Ce mille-pattes évolue dans l’un des lieux les plus isolés et inhospitaliers de la Terre

mille-pattes
Cryptos speleorex. Crédits : Varpu Vahtera

Une nouvelle espèce de mille-pattes a récemment été découverte par une équipe internationale de chercheurs dans la grotte roumaine de Movile. Cet environnement unique au monde est pourtant l’un des plus inhospitaliers.

Une équipe de chercheurs détaille la découverte d’une espèce de mille-pattes troglobionte récemment isolée dans la grotte de Movile, en Roumanie. Coupé du monde extérieur pendant environ 5,5 millions d’années, avant qu’il ne soit découvert en 1986, cet environnement n’est pourtant pas un endroit où il fait bon vivre. Du moins, au premier abord.

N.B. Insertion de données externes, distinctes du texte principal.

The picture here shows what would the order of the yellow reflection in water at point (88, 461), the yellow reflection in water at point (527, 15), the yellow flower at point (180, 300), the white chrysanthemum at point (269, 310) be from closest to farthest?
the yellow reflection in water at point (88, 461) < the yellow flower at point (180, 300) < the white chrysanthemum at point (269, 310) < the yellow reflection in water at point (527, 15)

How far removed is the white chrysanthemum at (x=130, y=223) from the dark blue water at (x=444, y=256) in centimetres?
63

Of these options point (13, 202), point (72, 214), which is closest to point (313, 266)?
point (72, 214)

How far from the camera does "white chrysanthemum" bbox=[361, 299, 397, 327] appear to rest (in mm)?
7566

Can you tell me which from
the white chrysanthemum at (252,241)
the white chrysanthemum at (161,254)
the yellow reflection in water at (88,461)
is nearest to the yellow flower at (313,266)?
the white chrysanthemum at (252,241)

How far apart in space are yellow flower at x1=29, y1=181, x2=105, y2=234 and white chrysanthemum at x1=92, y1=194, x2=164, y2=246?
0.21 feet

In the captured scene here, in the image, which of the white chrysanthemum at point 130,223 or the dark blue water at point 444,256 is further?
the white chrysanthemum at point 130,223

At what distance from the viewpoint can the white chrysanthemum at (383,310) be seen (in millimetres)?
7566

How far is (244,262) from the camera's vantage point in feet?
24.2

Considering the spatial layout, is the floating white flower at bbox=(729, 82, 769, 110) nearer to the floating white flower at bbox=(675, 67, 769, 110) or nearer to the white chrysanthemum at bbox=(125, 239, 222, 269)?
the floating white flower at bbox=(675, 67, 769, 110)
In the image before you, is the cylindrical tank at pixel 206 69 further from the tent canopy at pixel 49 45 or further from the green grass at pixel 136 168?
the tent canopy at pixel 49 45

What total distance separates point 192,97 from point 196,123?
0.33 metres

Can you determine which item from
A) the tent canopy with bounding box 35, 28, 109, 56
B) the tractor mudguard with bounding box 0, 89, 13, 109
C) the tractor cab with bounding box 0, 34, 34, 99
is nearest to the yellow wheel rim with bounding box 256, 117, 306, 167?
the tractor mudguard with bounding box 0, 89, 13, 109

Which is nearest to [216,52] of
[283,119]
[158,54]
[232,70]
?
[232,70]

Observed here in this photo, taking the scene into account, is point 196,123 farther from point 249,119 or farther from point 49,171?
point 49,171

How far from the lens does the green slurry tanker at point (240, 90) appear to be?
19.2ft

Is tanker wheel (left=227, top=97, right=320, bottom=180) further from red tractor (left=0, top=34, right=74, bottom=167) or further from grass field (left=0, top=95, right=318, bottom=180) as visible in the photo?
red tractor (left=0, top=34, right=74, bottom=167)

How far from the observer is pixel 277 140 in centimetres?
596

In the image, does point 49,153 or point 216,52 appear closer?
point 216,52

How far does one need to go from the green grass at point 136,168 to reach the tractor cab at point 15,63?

Dans cet écosystème souterrain unique, l’oxygène est en effet deux fois moins abondant que ce à quoi nous sommes habitués, l’obscurité y est totale, et le taux d’humidité atteint les 100%. Sans oublier les niveaux importants de soufre, de méthane, d’ammoniac et de dioxyde de carbone présents dans l’air. Au premier abord, cette grotte ne dispose donc pas des conditions nécessaires au développement de la vie. Mais comme le dit si bien le Dr. Ian Malcolm dans Jurassic Park, « la vie trouve toujours un chemin« .

Un réseau trophique en autarcie

D’autant que ce cette espèce de mille-patte, nommée Cryptops speleorex, n’est pas seule en ces lieux. Au dernier recensement, la grotte hébergeait en effet pas moins de 51 espèces d’invertébrés dont 34 sont endémiques. Tous en bas de l’échelle alimentaire se trouvent des bactéries tirant leur subsistance d’un phénomène de synthèse chimique. Concrètement, elles produisent de l’énergie en oxydant le sulfure d’hydrogène présent en abondance dans l’atmosphère et l’eau de la grotte et s’en servent pour synthétiser des molécules nourricières à partir de dioxyde de carbone.

Ces bactéries servent ensuite de nourriture à d’autres bactéries, dites filamenteuses, et à des champignons. Eux-mêmes sont ensuite consommées par des vers et des crustacés, qui à leur tour sont chassés par des prédateurs plus imposants, de types araignées et mille-pattes. Vous obtenez alors un réseau trophique en totale autarcie capable de se développer sans apport d’énergie solaire.

mille-pattes
Crédits : MIHAI BACIU, GESS LAB, MANGALIA

Cryptops speleorex, avec ses cinq centimètres de long, est le plus gros de ces prédateurs. En comparant son ADN à celui de Cryptos anomalans, un autre mille-pattes retrouvé non loin en surface, les chercheurs ont constaté que ces deux espèces ont bel et bien évolué chacune de leur côté durant plusieurs millions d’années. Preuve, une fois de plus, de la parfaite « étanchéité » de cette grotte. Certes, cette cave présente bien ici et là quelques cavités capables, sur le papier, de pouvoir autoriser les échanges avec le monde extérieur, mais toutes sont obstruées par de l’argile.

Les détails de l’étude sont publiés dans la revue ZooKeys.